● Instruction:
Go through the listing and copy every line word for word.

** Start Data excerpts **

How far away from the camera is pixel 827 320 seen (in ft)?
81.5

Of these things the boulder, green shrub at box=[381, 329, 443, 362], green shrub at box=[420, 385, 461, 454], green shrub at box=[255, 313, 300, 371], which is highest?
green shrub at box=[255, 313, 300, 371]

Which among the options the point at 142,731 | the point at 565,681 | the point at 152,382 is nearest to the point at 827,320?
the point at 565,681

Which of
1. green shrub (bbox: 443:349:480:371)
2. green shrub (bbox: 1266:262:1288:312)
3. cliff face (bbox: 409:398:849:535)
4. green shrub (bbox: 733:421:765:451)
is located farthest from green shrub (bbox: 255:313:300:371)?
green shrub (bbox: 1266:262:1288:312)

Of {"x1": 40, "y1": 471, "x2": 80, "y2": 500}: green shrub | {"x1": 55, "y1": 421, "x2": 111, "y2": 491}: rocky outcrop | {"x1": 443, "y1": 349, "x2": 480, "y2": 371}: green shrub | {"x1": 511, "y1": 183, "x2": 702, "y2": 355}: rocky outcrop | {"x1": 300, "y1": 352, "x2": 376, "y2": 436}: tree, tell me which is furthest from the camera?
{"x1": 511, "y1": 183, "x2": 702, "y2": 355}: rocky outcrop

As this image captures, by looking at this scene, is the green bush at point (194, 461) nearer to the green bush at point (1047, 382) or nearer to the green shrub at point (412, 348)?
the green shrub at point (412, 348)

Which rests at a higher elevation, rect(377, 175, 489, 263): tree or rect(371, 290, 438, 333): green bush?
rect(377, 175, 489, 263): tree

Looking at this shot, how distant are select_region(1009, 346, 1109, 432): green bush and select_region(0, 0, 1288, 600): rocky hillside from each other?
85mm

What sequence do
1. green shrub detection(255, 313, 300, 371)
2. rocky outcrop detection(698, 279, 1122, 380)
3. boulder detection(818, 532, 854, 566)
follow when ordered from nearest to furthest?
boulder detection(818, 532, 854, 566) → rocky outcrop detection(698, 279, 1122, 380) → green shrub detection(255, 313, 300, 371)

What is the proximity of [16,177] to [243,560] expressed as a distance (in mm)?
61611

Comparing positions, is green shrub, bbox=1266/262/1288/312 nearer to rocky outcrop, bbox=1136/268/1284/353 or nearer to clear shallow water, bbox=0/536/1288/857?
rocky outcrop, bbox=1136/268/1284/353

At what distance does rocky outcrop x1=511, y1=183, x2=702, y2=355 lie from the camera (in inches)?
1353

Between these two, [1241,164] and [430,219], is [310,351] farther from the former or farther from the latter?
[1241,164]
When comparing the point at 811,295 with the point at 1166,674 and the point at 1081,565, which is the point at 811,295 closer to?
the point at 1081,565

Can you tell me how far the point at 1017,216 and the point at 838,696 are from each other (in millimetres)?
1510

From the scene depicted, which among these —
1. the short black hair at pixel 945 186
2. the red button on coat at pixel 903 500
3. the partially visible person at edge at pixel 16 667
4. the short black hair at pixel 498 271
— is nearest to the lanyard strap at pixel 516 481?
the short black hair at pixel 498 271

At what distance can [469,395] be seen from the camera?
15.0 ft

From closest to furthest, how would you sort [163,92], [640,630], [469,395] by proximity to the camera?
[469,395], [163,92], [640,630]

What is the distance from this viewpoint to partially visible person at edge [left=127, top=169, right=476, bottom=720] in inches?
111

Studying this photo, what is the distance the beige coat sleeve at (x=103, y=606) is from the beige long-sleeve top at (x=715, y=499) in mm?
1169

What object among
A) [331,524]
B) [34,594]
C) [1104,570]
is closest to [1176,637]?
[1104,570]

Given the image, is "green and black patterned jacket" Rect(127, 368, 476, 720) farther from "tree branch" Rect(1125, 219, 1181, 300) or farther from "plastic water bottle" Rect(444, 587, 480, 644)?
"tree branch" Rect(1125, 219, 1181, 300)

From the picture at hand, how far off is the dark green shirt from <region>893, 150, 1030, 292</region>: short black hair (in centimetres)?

** End Data excerpts **

● Final result:
How far away from the camera is pixel 827 320 seen (in ft)?
81.5

Of these things the boulder, green shrub at box=[381, 329, 443, 362], green shrub at box=[420, 385, 461, 454], green shrub at box=[255, 313, 300, 371], which is highest?
green shrub at box=[255, 313, 300, 371]

Which among the options the point at 142,731 | the point at 565,681 | the point at 152,382 is nearest to the point at 827,320?
the point at 565,681

Which of
1. green shrub (bbox: 443:349:480:371)
2. green shrub (bbox: 1266:262:1288:312)
3. cliff face (bbox: 409:398:849:535)
4. green shrub (bbox: 733:421:765:451)
is located farthest from green shrub (bbox: 255:313:300:371)?
green shrub (bbox: 1266:262:1288:312)

Of {"x1": 40, "y1": 471, "x2": 80, "y2": 500}: green shrub | {"x1": 55, "y1": 421, "x2": 111, "y2": 491}: rocky outcrop | {"x1": 443, "y1": 349, "x2": 480, "y2": 371}: green shrub | {"x1": 511, "y1": 183, "x2": 702, "y2": 355}: rocky outcrop | {"x1": 300, "y1": 352, "x2": 376, "y2": 436}: tree, tell me which is furthest from the camera?
{"x1": 511, "y1": 183, "x2": 702, "y2": 355}: rocky outcrop

As this image captures, by looking at this scene, is the green bush at point (194, 461) nearer to the green bush at point (1047, 382) or nearer to the green shrub at point (412, 348)?
the green shrub at point (412, 348)

Which rests at a higher elevation, rect(377, 175, 489, 263): tree or rect(371, 290, 438, 333): green bush?
rect(377, 175, 489, 263): tree

Looking at this shot, how distant are select_region(1009, 346, 1109, 432): green bush and select_region(0, 0, 1288, 600): rocky hillside from each other?
85mm

What sequence do
1. green shrub detection(255, 313, 300, 371)
2. rocky outcrop detection(698, 279, 1122, 380)
3. boulder detection(818, 532, 854, 566)
follow when ordered from nearest to furthest?
boulder detection(818, 532, 854, 566) → rocky outcrop detection(698, 279, 1122, 380) → green shrub detection(255, 313, 300, 371)

What is the proximity of [16,177] to [243,560] expressed as a distance (in mm)?
61611

Comparing positions, is green shrub, bbox=1266/262/1288/312 nearer to rocky outcrop, bbox=1136/268/1284/353 or nearer to clear shallow water, bbox=0/536/1288/857?
rocky outcrop, bbox=1136/268/1284/353

At what distance does rocky outcrop x1=511, y1=183, x2=702, y2=355 lie from the camera (in inches)?
1353

Between these two, [1241,164] and [430,219], is [310,351] farther from the former or farther from the latter?
[1241,164]
When comparing the point at 811,295 with the point at 1166,674 and the point at 1081,565, which is the point at 811,295 closer to?
the point at 1081,565

Can you tell me how far the point at 1017,216 and the point at 838,696 are from each other (in millimetres)?
1510

From the scene depicted, which among these —
1. the short black hair at pixel 945 186
2. the red button on coat at pixel 903 500
3. the partially visible person at edge at pixel 16 667
4. the short black hair at pixel 498 271
— is nearest to the lanyard strap at pixel 516 481?
the short black hair at pixel 498 271

At what distance can [469,395] be seen from the camera?
15.0 ft

From closest to furthest, how would you sort [163,92], [640,630], [469,395] by proximity to the camera?
[469,395], [163,92], [640,630]

What is the distance from this viewpoint to partially visible person at edge [left=127, top=169, right=476, bottom=720] in inches?
111

Studying this photo, what is the distance the beige coat sleeve at (x=103, y=606) is from the beige long-sleeve top at (x=715, y=499) in mm?
1169

What object among
A) [331,524]
B) [34,594]
C) [1104,570]
is closest to [1176,637]?
[1104,570]

Given the image, is "green and black patterned jacket" Rect(127, 368, 476, 720) farther from "tree branch" Rect(1125, 219, 1181, 300) or farther from "plastic water bottle" Rect(444, 587, 480, 644)?
"tree branch" Rect(1125, 219, 1181, 300)

From the picture at hand, how far off is the dark green shirt from <region>893, 150, 1030, 292</region>: short black hair (in centimetres)?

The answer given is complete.